▸ Brief 1:
Print the passage of the chitosan preparation text from "Chitin was firstly" up to and including "and 93.15%, respectively27.".

▸ Page text:
Preparation of chitosan (Ch)

Chitin was firstly extracted via de-mineralization of the crushed shrimp shells according to the published procedure25. Next, the resultant chitin was de-acetylated under alkaline conditions at 100–120 °C for 12 h for removing the acetyl groups26. The produced chitosan was further purified by dissolving it in 2% (w/v) of acetic acid solution followed by filtration, washing and finally dried at 60 °C. The degree of de-acetylation was estimated according to the author’s previous studies via FT-IR and potentiometric titration methods, and recorded 94.4% and 93.15%, respectively27.

Preparation of chitosan-g-citronellal schiff base (Ch-Cit)

Part of a data file:
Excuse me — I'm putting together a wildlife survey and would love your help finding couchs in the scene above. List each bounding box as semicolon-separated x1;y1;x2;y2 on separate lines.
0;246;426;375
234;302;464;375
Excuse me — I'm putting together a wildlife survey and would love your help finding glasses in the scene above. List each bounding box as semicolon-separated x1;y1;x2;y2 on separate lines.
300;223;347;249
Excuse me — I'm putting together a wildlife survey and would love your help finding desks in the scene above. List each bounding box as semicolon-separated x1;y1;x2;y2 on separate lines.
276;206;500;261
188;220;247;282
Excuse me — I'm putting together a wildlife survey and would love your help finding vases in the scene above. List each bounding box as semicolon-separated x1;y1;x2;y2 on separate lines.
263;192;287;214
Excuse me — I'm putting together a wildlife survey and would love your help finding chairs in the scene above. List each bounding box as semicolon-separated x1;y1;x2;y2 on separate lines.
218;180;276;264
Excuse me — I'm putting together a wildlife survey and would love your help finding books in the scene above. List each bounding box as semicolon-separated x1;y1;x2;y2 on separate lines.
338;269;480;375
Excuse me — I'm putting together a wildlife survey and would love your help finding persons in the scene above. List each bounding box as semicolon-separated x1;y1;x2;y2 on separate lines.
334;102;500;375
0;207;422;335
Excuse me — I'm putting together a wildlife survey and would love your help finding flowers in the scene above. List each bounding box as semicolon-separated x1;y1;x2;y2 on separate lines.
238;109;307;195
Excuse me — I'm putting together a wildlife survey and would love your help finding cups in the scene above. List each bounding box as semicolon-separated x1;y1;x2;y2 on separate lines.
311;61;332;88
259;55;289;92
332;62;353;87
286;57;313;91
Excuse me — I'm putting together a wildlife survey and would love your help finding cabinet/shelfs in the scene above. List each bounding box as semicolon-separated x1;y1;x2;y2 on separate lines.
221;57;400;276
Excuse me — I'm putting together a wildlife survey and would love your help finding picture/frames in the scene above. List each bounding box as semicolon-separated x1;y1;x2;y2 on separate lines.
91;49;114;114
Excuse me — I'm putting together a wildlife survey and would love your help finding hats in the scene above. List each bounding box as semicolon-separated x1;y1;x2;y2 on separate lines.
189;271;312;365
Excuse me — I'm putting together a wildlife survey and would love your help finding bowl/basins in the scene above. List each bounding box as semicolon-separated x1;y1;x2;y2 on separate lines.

▸ Brief 2:
Render the records from their first line up to and including the line containing "234;302;464;375" as a Markdown table with the columns No. and Entry, giving each line's row number and the line itself and omitting blank lines.

▸ Correct answer 1:
Chitin was firstly extracted via de-mineralization of the crushed shrimp shells according to the published procedure25. Next, the resultant chitin was de-acetylated under alkaline conditions at 100–120 °C for 12 h for removing the acetyl groups26. The produced chitosan was further purified by dissolving it in 2% (w/v) of acetic acid solution followed by filtration, washing and finally dried at 60 °C. The degree of de-acetylation was estimated according to the author’s previous studies via FT-IR and potentiometric titration methods, and recorded 94.4% and 93.15%, respectively27.

▸ Correct answer 2:
| No. | Entry |
|---|---|
| 1 | Excuse me — I'm putting together a wildlife survey and would love your help finding couchs in the scene above. List each bounding box as semicolon-separated x1;y1;x2;y2 on separate lines. |
| 2 | 0;246;426;375 |
| 3 | 234;302;464;375 |